(Entries taken from a collection)
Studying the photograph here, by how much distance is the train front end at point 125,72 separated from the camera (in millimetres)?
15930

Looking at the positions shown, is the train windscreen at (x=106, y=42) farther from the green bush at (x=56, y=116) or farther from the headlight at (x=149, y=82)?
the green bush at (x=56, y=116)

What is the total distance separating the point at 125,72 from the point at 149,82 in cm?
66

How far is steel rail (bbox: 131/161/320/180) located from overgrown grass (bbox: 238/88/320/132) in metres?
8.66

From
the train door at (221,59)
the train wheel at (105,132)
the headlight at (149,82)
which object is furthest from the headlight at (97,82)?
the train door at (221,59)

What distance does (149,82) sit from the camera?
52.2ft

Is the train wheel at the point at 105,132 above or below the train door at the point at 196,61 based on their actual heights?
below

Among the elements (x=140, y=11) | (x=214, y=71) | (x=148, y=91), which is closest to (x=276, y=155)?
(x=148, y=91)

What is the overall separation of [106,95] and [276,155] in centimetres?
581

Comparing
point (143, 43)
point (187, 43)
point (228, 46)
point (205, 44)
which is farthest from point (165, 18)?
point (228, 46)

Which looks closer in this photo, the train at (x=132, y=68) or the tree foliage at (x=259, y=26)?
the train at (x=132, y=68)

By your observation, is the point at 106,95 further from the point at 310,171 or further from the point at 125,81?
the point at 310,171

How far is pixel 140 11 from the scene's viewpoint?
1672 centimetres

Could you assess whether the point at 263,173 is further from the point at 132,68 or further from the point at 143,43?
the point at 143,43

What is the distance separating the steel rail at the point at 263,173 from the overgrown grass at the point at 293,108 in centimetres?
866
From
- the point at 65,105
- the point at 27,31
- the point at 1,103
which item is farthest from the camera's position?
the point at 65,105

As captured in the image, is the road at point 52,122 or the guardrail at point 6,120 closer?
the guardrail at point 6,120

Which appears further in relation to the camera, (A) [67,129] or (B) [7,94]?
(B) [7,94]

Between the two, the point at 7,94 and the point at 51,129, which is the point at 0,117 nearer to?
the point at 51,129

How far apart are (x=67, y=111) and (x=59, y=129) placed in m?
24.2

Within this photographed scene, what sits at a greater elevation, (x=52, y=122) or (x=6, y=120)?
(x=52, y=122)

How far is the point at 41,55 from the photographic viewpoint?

* **Exercise directions**
Transcribe each of the items above word for word, keeping every coordinate, number, and punctuation mark unchanged.

* **Expected answer**
Studying the photograph here, by how much distance is the train front end at point 125,72 separated from the camera (in millimetres)?
15930

Looking at the positions shown, is the train windscreen at (x=106, y=42) farther from the green bush at (x=56, y=116) or farther from the headlight at (x=149, y=82)?
the green bush at (x=56, y=116)

What is the total distance separating the point at 125,72 from the point at 149,82 in cm?
66

How far is steel rail (bbox: 131/161/320/180) located from overgrown grass (bbox: 238/88/320/132) in metres?
8.66

From
the train door at (221,59)
the train wheel at (105,132)
the headlight at (149,82)
which object is furthest from the headlight at (97,82)?
the train door at (221,59)

What distance does (149,82) sit from the camera?
52.2ft

Is the train wheel at the point at 105,132 above or below the train door at the point at 196,61 based on their actual heights?
below

Among the elements (x=140, y=11) | (x=214, y=71) | (x=148, y=91), which is closest to (x=276, y=155)?
(x=148, y=91)

What is the overall separation of [106,95] and [276,155] in centimetres?
581

Comparing
point (143, 43)
point (187, 43)
point (228, 46)
point (205, 44)
which is farthest from point (165, 18)?
point (228, 46)

Which looks closer in this photo, the train at (x=132, y=68) or the tree foliage at (x=259, y=26)?
the train at (x=132, y=68)

By your observation, is the point at 106,95 further from the point at 310,171 or further from the point at 125,81?
the point at 310,171

How far is pixel 140 11 from the scene's viewpoint?
1672 centimetres

Could you assess whether the point at 263,173 is further from the point at 132,68 or further from the point at 143,43?
the point at 143,43

What is the distance separating the steel rail at the point at 263,173 from the overgrown grass at the point at 293,108 in centimetres?
866
From
- the point at 65,105
- the point at 27,31
- the point at 1,103
which item is farthest from the camera's position?
the point at 65,105

As captured in the image, is the road at point 52,122 or the guardrail at point 6,120 closer?
the guardrail at point 6,120

Which appears further in relation to the camera, (A) [67,129] or (B) [7,94]?
(B) [7,94]

Between the two, the point at 7,94 and the point at 51,129, which is the point at 0,117 nearer to?
the point at 51,129

How far apart are (x=67, y=111) and (x=59, y=129) placed in m?
24.2

Within this photographed scene, what sits at a greater elevation, (x=52, y=122) or (x=6, y=120)?
(x=52, y=122)

How far is the point at 41,55 from the photographic viewpoint?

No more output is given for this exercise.